Open-SIR API

SIR Model

Most epidemic models share a common approach on modelling the spread of a disease. The susceptible-infectious-removed (SIR) model is a simple deterministic compartmental model to predict disease spread. An objective population is divided in three groups: the susceptible (\(S\)), the infected (\(I\)) and the recovered or removed (\(R\)). These quantities enter the model as fractions of the total population \(P\).

\[S = \frac{\text{Number of susceptible individuals}}{\text{Population size}},\]
\[I = \frac{\text{Number of infected individuals}}{\text{Population size}},\]
\[R = \frac{\text{Number of recovered or removed individuals}}{\text{Population size}},\]

As a pandemics infects and kills much more quickly than human natural rates of birth and death, the population size is assumed constant except for the individuals that recover or die.
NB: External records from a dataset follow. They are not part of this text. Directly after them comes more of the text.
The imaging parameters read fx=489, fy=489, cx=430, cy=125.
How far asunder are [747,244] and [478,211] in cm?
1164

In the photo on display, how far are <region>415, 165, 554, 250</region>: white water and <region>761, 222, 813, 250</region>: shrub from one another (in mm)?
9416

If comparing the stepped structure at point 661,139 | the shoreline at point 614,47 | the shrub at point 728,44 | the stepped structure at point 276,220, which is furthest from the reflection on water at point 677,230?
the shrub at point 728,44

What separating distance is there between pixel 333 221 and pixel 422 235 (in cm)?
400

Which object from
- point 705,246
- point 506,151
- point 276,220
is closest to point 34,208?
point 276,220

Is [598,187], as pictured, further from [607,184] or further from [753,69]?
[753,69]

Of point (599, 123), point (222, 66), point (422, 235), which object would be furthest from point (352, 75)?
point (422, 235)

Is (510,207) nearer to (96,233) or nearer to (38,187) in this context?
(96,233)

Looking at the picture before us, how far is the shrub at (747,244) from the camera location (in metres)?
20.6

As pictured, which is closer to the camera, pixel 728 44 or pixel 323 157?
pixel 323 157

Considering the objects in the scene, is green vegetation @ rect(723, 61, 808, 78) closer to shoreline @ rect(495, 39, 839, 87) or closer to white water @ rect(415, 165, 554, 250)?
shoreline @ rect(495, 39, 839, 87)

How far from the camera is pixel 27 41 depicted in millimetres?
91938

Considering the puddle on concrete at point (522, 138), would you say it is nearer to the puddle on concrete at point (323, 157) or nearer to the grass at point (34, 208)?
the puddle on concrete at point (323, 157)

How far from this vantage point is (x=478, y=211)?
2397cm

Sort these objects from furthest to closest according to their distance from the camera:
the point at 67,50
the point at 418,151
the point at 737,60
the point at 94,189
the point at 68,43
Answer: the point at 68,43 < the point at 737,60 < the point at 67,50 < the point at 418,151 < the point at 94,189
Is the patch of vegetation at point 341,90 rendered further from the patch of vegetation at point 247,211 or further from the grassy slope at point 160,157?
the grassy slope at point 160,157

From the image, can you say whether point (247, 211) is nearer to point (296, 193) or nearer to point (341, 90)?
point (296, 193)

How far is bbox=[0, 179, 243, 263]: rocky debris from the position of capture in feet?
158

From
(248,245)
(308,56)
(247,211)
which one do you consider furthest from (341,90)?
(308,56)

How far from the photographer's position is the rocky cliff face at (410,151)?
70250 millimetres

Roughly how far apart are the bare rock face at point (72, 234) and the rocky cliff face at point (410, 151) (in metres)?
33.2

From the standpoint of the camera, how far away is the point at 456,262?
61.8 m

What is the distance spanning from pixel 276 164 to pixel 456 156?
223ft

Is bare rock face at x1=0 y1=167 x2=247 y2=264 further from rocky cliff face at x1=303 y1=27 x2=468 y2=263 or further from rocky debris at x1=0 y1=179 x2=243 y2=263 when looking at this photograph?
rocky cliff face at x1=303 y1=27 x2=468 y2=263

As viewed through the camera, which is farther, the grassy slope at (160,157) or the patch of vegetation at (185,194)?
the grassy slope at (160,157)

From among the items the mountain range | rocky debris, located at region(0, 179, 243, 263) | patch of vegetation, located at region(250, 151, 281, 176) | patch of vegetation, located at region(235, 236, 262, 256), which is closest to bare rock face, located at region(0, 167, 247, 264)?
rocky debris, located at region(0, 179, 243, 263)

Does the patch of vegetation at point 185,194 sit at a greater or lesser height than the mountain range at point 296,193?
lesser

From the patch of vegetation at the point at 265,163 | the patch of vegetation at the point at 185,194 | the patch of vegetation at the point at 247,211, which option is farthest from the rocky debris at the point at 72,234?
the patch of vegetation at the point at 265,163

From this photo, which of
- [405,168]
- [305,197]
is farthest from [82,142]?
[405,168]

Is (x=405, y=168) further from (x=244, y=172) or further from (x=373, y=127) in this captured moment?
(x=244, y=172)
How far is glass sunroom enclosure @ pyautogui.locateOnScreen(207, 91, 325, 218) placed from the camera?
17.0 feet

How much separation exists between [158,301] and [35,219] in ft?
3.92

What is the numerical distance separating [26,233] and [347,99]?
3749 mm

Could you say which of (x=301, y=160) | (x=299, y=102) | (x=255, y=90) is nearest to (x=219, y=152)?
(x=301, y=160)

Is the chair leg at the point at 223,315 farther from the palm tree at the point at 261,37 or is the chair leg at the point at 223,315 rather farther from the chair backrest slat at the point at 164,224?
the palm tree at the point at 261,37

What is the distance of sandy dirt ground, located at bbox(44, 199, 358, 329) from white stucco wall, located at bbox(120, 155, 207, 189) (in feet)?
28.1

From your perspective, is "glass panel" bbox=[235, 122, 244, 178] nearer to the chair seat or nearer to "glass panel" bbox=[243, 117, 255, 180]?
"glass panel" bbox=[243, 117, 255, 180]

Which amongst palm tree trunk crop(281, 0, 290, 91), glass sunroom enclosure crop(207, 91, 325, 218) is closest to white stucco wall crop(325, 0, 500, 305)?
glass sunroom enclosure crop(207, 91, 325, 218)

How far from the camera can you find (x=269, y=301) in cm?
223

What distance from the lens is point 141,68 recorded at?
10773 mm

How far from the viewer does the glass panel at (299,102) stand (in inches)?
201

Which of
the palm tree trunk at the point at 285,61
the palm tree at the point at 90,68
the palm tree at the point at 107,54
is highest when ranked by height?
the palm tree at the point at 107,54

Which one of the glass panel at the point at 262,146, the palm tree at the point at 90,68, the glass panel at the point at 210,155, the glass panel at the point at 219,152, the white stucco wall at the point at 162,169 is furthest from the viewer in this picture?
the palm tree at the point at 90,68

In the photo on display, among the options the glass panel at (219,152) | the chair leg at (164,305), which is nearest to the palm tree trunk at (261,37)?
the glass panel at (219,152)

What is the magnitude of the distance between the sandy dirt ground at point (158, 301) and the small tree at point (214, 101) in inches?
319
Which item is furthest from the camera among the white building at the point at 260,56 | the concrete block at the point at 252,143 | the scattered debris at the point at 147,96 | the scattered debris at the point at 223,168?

Hence, \(S+I+R=P/P=1\). The pandemics dynamics is modelled as a system of ordinary differential equations which governs the rate of change at which the percentage of susceptible, infected and recovered/removed individuals in a population evolve.

The number of possible transmissions is proportional to the number of interactions between the susceptible and infected compartments, \(S \times I\):

\[\frac{dS}{dt} = -\alpha SI,\]

Where \(\alpha\) / \([\text{time}]^{-1}\) is the transmission rate of the process which quantifies how many of the interactions between susceptible and infected populations yield to new infections per day.

The population of infected individuals will increase with new infections and decrease with recovered or removed people.

\[\frac{dI}{dt} = \alpha S I - \beta I,\]
\[\frac{dR}{dt} = \beta I,\]

Where \(\beta\) is the percentage of the infected population that is removed from the transmission process per day.

The infectious period, \(T_I\) / \([\text{time}]\) , is defined as the reciprocal of the removal rate:

\[T_I=\frac{1}{\beta}.\]

In early stages of the infection, the number of infected people is much lower than the susceptible population. Hence, \(S \approx 1\) making \(dI/dt\) linear and the system has the analytical solution \(I(t) = I_0 \exp (\alpha - \beta)t\).

class opensir.models.SIR

SIR model definition

exception InconsistentDimensionsError

Raised when the length of the days array is not equal to the dimension of the observed cases, or if the length of fit_index has a length different than the length of the parameter array self.p

args
with_traceback()

Exception.with_traceback(tb) – set self.__traceback__ to tb and return self.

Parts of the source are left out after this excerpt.